Bei der Neuverfilmung führte das Duo Kevin Kölsch und Dennis Widmyer Regie. Es ist ihre erste große Hollywood-Regie, nachdem sie sich mit kleinen harten Horrorfilmen erste Sporen verdienten. Sie sehen Kuscheltiere als „häusliches Drama über Familien, die auseinanderfallen“ und haben damit den Horror von Stephen King erfasst. Nicht das böse Monster aus fernen Ländern ist der Horror, sondern der Zerfall von Vertrautem. Die beiden Regisseure nennen Stanley Kubricks Shining, William Friedkins Exorzist und Nicolas Roegs Wenn die Gondeln Trauer tragen als ihre Vorbilder. Da ist die Latte schon sehr hoch gehängt.
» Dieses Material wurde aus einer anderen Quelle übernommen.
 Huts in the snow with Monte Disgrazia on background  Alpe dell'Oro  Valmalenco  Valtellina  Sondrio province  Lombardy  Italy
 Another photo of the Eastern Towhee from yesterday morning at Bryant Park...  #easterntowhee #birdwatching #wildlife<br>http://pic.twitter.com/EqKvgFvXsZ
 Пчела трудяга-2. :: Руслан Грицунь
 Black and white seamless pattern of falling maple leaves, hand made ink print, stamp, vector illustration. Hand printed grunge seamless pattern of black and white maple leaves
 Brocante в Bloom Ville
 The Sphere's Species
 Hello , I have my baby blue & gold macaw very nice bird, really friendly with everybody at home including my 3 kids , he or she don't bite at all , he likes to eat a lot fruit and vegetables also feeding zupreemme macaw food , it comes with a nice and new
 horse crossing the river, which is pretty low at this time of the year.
Der Verlust innerhalb der Familie kann dramatisch sein – und damit setzt sich „Friedhof der Kuscheltiere“ auseinander.
Was man vorab hört, hat der Film eine Liebe zum Detail. Die Gräber auf dem Tierfriedhof sind aufwändig dekoriert. Wie der Verleih mitteilt, haben die Filmcrew-Mitglieder Fotografien eigener verstorbener Haustiere angebracht. Achtet bitte auf die Kreuze und Inschriften – da gibt es einige Easter-Eggs für Stephen King-Fans – also genau hinschauen.
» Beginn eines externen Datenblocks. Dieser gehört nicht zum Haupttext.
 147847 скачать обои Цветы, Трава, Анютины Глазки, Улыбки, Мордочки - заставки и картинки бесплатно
Ob Stephen King dieses Mal mit der Verfilmung zufrieden ist, weiß man noch nicht. Bei der Verfilmung von 1989 schrieb er das Drehbuch. Jetzt haben die beiden Regisseure massiv in die Geschichte eingegriffen und sie verändert. Wie man hört, soll der Filmplot in einigen Szenen massiv von der ursprünglichen Geschichte abweichen. Da sind wir mal gespannt.

Kurzinhalt von Friedhof der Kuscheltiere
Kurz der Inhalt ohne Spoiler: Louis Creed zieht mit seiner Frau und seinen beiden kleinen Kindern in ein Haus im tiefsten Maine, das sich in der Nähe eines verwunschenen Haustierfriedhofs befindet. Dieser ist jedoch eine alte indianische Ruhestätte und verfügt über die Macht, Tote zurück ins Leben zu rufen. Die Zurückgerufenen erweisen sich als bösartig und mordlüstern.